■ **Task instructions**
a) Check three statements against the text about Sacred Heart Academy: (i) the Academy of the Sacred Heart acquired the house in 1876; (ii) the Hannaford and Anderson partnership ended before the building was constructed; (iii) the Swiss woodworkers needed three years to finish the carvings. Answer yes or no for each, quoting the words of the text that decide it.
b) Rewrite part of the text about Sacred Heart Academy, starting at the words "Sacred Heart Academy is" and stopping after "a historic site.", with "regionally prominent architect" changed to "locally celebrated architect".

-- Document section follows --

Sacred Heart Academy is a historic former residence and school in the city of Cincinnati, Ohio, United States. Built as the home of a wealthy man, it was the location of a Catholic school for most of its history. As a work of a regionally prominent architect, it has been named a historic site.

==History==
English immigrant Samuel Hannaford began his Cincinnati architectural practice in 1858 in partnership with Edwin Anderson. This partnership endured until 1870, shortly after Sacred Heart Academy was constructed in 1868. The building was originally a massive house; its first resident, William C. Neff, desired that his home be patterned after the English Kenilworth Castle. Neff's house was one of numerous residences that Hannaford designed for Cincinnati's wealthy, although it predates most others; Hannaford became prominent in Cincinnati and the surrounding region only after designing Music Hall near downtown in 1877, and the Gilded Age at the end of the nineteenth century saw numerous Hannaford houses being constructed in prestigious neighborhoods such as Walnut Hills and Avondale. Neff only lived in his great house for a few years; in 1876, it was acquired by the Academy of the Sacred Heart, which needed to leave its previous location on Grandin Road. The Academy used the property for nearly a century until closing entirely in 1970, but it had remained active among Catholic schools until shortly before the end; in the late 1960s, it became a founding member of the Girls Greater Cincinnati League. During its decades in the building, the school arranged for the construction of multiple additions to the original structure.

==Architecture==
Built primarily of stone, the Academy features ashlar walls with a rough appearance. Most parts of the building are two or three stories tall, although the intended English castle appearance is responsible for the presence of a four-story tower. Visitors enter through a portico dominated by pointed arches: both the main entrance and the sidelights employ the design, as does a window placed under the main part of the tower. Such windows, emblematic of the Gothic Revival style, were also used for later construction; they form a crucial component of an attached chapel built during the school's occupation of the building. Inside, hand-carven wood panelling is exceptionally extensive: the Swiss woodworkers whom Neff hired for the purpose required two full years of work to complete the carvings.

==Historic site==
In 1973, the academy was listed on the National Register of Historic Places, qualifying because of its historically significant architecture. Seven years later, it was included in a multiple property submission of fifty-five Hannaford-designed buildings in Hamilton County; its previous National Register status, along with that of sixteen others in the submission, was a significant component of the rationale for granting National Register status to the remaining thirty-eight buildings.

The original landscaping was by Adolph Strauch.

-- Document section concluded --
-- Input data follows --

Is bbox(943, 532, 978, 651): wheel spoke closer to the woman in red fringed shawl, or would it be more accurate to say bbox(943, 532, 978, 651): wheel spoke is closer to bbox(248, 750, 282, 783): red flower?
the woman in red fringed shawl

-- Input data concluded --

■ **Activity answers**
a)
(i) Yes: "in 1876, it was acquired by the Academy of the Sacred Heart"
(ii) No: "This partnership endured until 1870, shortly after Sacred Heart Academy was constructed in 1868."
(iii) No: "required two full years of work to complete the carvings"

b)
Sacred Heart Academy is a historic former residence and school in the city of Cincinnati, Ohio, United States. Built as the home of a wealthy man, it was the location of a Catholic school for most of its history. As a work of a locally celebrated architect, it has been named a historic site.